Records from a spatial question set
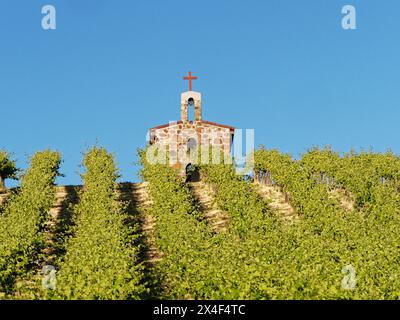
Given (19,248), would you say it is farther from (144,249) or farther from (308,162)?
(308,162)

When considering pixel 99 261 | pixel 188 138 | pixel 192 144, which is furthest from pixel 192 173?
pixel 99 261

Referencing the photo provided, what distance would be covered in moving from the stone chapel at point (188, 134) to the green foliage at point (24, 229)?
9494mm

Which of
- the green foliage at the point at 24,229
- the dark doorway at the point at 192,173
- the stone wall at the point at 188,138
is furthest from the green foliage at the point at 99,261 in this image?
the stone wall at the point at 188,138

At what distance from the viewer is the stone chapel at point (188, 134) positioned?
157 ft

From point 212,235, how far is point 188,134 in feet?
65.9

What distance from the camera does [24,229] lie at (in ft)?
86.7

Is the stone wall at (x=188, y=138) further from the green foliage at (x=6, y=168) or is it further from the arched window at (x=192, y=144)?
the green foliage at (x=6, y=168)

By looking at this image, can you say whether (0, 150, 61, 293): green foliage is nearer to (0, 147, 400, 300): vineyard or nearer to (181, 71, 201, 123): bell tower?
(0, 147, 400, 300): vineyard

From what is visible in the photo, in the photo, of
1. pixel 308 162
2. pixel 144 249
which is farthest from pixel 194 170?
pixel 144 249

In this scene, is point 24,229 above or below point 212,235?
above

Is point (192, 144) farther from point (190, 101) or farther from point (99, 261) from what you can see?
point (99, 261)

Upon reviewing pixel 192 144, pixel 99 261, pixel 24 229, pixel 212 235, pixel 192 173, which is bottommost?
pixel 99 261

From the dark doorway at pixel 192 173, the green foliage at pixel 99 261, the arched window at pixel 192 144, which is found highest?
the arched window at pixel 192 144

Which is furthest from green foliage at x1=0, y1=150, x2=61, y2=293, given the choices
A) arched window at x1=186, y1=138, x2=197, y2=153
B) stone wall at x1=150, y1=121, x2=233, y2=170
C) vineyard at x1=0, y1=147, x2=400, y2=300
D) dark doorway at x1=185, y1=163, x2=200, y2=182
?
arched window at x1=186, y1=138, x2=197, y2=153
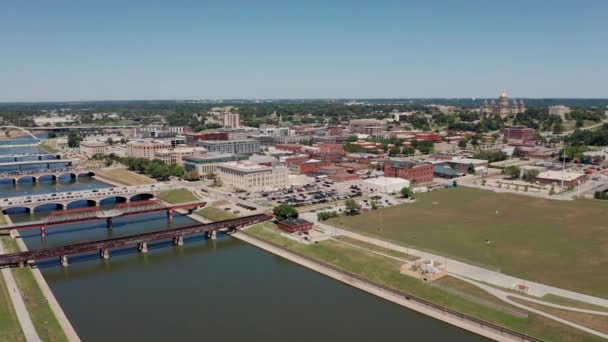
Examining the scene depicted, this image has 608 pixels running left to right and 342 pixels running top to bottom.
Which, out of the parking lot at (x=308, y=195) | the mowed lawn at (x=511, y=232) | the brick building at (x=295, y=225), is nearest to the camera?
the mowed lawn at (x=511, y=232)

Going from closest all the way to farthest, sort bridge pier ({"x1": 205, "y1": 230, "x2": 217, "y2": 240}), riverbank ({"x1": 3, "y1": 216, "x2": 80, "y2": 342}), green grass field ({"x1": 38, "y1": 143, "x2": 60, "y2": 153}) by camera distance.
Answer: riverbank ({"x1": 3, "y1": 216, "x2": 80, "y2": 342})
bridge pier ({"x1": 205, "y1": 230, "x2": 217, "y2": 240})
green grass field ({"x1": 38, "y1": 143, "x2": 60, "y2": 153})

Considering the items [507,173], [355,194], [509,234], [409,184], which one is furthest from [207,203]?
[507,173]

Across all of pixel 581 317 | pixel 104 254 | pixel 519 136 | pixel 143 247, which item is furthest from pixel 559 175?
pixel 104 254

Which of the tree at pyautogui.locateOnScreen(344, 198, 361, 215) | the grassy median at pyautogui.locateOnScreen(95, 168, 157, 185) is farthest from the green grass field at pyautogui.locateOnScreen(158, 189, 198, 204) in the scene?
the tree at pyautogui.locateOnScreen(344, 198, 361, 215)

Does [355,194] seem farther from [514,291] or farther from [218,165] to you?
[514,291]

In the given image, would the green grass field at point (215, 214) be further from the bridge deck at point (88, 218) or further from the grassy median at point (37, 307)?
the grassy median at point (37, 307)

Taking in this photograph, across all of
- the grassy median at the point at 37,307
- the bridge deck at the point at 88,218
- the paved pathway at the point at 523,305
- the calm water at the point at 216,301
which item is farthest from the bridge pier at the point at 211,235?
the paved pathway at the point at 523,305

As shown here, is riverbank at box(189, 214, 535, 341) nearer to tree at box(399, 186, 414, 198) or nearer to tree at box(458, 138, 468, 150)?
tree at box(399, 186, 414, 198)
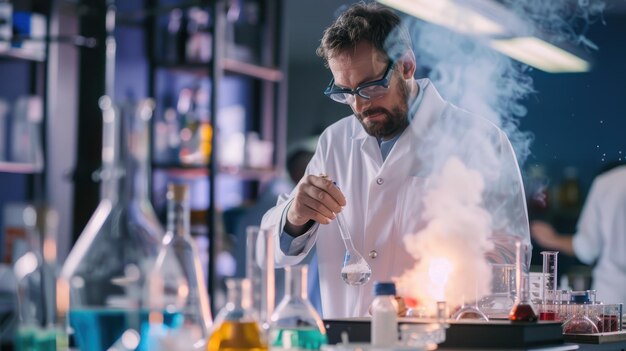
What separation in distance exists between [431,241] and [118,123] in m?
1.87

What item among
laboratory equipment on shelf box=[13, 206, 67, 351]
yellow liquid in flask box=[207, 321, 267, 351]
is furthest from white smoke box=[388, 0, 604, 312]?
laboratory equipment on shelf box=[13, 206, 67, 351]

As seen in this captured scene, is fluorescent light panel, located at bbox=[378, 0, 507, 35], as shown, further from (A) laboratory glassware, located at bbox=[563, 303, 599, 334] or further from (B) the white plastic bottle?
(B) the white plastic bottle

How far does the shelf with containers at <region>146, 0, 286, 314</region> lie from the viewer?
540 cm

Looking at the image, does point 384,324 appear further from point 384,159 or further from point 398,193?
point 384,159

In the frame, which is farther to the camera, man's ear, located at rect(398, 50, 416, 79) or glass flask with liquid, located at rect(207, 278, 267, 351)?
man's ear, located at rect(398, 50, 416, 79)

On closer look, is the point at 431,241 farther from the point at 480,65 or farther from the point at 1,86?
the point at 1,86

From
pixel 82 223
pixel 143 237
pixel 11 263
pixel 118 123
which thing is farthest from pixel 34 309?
pixel 82 223

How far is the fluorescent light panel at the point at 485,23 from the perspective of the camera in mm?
3477

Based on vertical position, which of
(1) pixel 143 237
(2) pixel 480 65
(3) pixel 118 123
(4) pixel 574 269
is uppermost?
(2) pixel 480 65

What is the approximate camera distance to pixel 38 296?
50.6 inches

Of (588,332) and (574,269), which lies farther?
(574,269)

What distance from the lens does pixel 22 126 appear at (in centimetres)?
448

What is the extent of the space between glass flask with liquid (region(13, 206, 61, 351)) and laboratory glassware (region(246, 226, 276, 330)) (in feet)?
0.86

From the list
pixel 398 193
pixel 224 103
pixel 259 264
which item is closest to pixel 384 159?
pixel 398 193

**SHORT PROBLEM**
Write out the listing above exactly as it stands, pictures excluded.

**ANSWER BELOW**
Given (19,248), would you say it is farther from (144,249) or farther from (308,162)?
(308,162)

When considering pixel 99 261 | pixel 188 138 | pixel 192 144, which is furthest from pixel 192 173?
pixel 99 261

Referencing the photo provided, what distance would be covered in moving from the stone chapel at point (188, 134) to the green foliage at point (24, 229)?
9494mm

Which of
- the green foliage at the point at 24,229
- the dark doorway at the point at 192,173
- the stone wall at the point at 188,138
is furthest from the green foliage at the point at 99,261 in this image?
the stone wall at the point at 188,138

At what distance from the viewer is the stone chapel at point (188, 134) positioned?
157 ft

From point 212,235, how far is point 188,134 in feet?
65.9

What distance from the camera does [24,229] lie at (in ft)?
86.7

Is the stone wall at (x=188, y=138) further from the green foliage at (x=6, y=168) or is it further from the arched window at (x=192, y=144)?
the green foliage at (x=6, y=168)

By looking at this image, can you say whether (0, 150, 61, 293): green foliage is nearer to (0, 147, 400, 300): vineyard or nearer to (181, 71, 201, 123): bell tower?
(0, 147, 400, 300): vineyard

From what is visible in the photo, in the photo, of
1. pixel 308 162
2. pixel 144 249
which is farthest from pixel 194 170?
pixel 144 249

In this scene, is point 24,229 above or below point 212,235?
above

Is point (192, 144) farther from point (190, 101) or farther from point (99, 261) from what you can see?
point (99, 261)

Upon reviewing pixel 192 144, pixel 99 261, pixel 24 229, pixel 212 235, pixel 192 173, which is bottommost?
pixel 99 261

From the dark doorway at pixel 192 173, the green foliage at pixel 99 261, the arched window at pixel 192 144, which is found highest?
the arched window at pixel 192 144

Which is furthest from green foliage at x1=0, y1=150, x2=61, y2=293, given the choices
A) arched window at x1=186, y1=138, x2=197, y2=153
B) stone wall at x1=150, y1=121, x2=233, y2=170
C) vineyard at x1=0, y1=147, x2=400, y2=300
D) dark doorway at x1=185, y1=163, x2=200, y2=182
?
arched window at x1=186, y1=138, x2=197, y2=153
Examining the scene depicted, this image has 608 pixels running left to right and 342 pixels running top to bottom.
Which, out of the parking lot at (x=308, y=195) | the mowed lawn at (x=511, y=232) | the brick building at (x=295, y=225), is nearest to the camera?
the mowed lawn at (x=511, y=232)

Going from closest all the way to farthest, sort bridge pier ({"x1": 205, "y1": 230, "x2": 217, "y2": 240}), riverbank ({"x1": 3, "y1": 216, "x2": 80, "y2": 342}), green grass field ({"x1": 38, "y1": 143, "x2": 60, "y2": 153}) by camera distance.
Answer: riverbank ({"x1": 3, "y1": 216, "x2": 80, "y2": 342})
bridge pier ({"x1": 205, "y1": 230, "x2": 217, "y2": 240})
green grass field ({"x1": 38, "y1": 143, "x2": 60, "y2": 153})

Considering the items [507,173], [355,194], [509,234], [409,184], which one is furthest from [207,203]?
[507,173]

Across all of pixel 581 317 | pixel 104 254 | pixel 519 136 | pixel 143 247, which item is furthest from pixel 559 175?
pixel 104 254

Which of the tree at pyautogui.locateOnScreen(344, 198, 361, 215) | the grassy median at pyautogui.locateOnScreen(95, 168, 157, 185) is farthest from the green grass field at pyautogui.locateOnScreen(158, 189, 198, 204) in the scene?
the tree at pyautogui.locateOnScreen(344, 198, 361, 215)

Does [355,194] seem farther from [514,291] or farther from [218,165] to you?
[514,291]

In the given image, would the green grass field at point (215, 214) be further from the bridge deck at point (88, 218) or further from the grassy median at point (37, 307)?
the grassy median at point (37, 307)

Taking in this photograph, across all of
- the grassy median at the point at 37,307
- the bridge deck at the point at 88,218
- the paved pathway at the point at 523,305
- the calm water at the point at 216,301
which item is farthest from the bridge pier at the point at 211,235?
the paved pathway at the point at 523,305

As shown here, is riverbank at box(189, 214, 535, 341) nearer to tree at box(399, 186, 414, 198) or nearer to tree at box(458, 138, 468, 150)?
tree at box(399, 186, 414, 198)
What separation in distance exists between [431,241] and [118,123] in m?
1.87

What item among
laboratory equipment on shelf box=[13, 206, 67, 351]
yellow liquid in flask box=[207, 321, 267, 351]
is furthest from white smoke box=[388, 0, 604, 312]?
laboratory equipment on shelf box=[13, 206, 67, 351]

As seen in this captured scene, is fluorescent light panel, located at bbox=[378, 0, 507, 35], as shown, further from (A) laboratory glassware, located at bbox=[563, 303, 599, 334] or further from (B) the white plastic bottle?
(B) the white plastic bottle

How far does the shelf with containers at <region>146, 0, 286, 314</region> lie from the viewer?
540 cm

Looking at the image, does point 384,324 appear further from point 384,159 or further from point 398,193?
point 384,159

In the frame, which is farther to the camera, man's ear, located at rect(398, 50, 416, 79) or glass flask with liquid, located at rect(207, 278, 267, 351)?
man's ear, located at rect(398, 50, 416, 79)

On closer look, is the point at 431,241 farther from the point at 480,65 or farther from the point at 1,86?
the point at 1,86

From
pixel 82 223
pixel 143 237
pixel 11 263
pixel 118 123
which thing is farthest from pixel 34 309?
pixel 82 223

How far is the fluorescent light panel at the point at 485,23 from the perspective of the camera in mm?
3477

Based on vertical position, which of
(1) pixel 143 237
(2) pixel 480 65
(3) pixel 118 123
(4) pixel 574 269
is uppermost?
(2) pixel 480 65

What is the approximate camera distance to pixel 38 296?
50.6 inches

Of (588,332) and (574,269), which lies farther?
(574,269)

What distance from the lens does pixel 22 126 appear at (in centimetres)?
448

What is the extent of the space between glass flask with liquid (region(13, 206, 61, 351)) and laboratory glassware (region(246, 226, 276, 330)) (in feet)?
0.86

From the list
pixel 398 193
pixel 224 103
pixel 259 264
which item is closest to pixel 384 159?
pixel 398 193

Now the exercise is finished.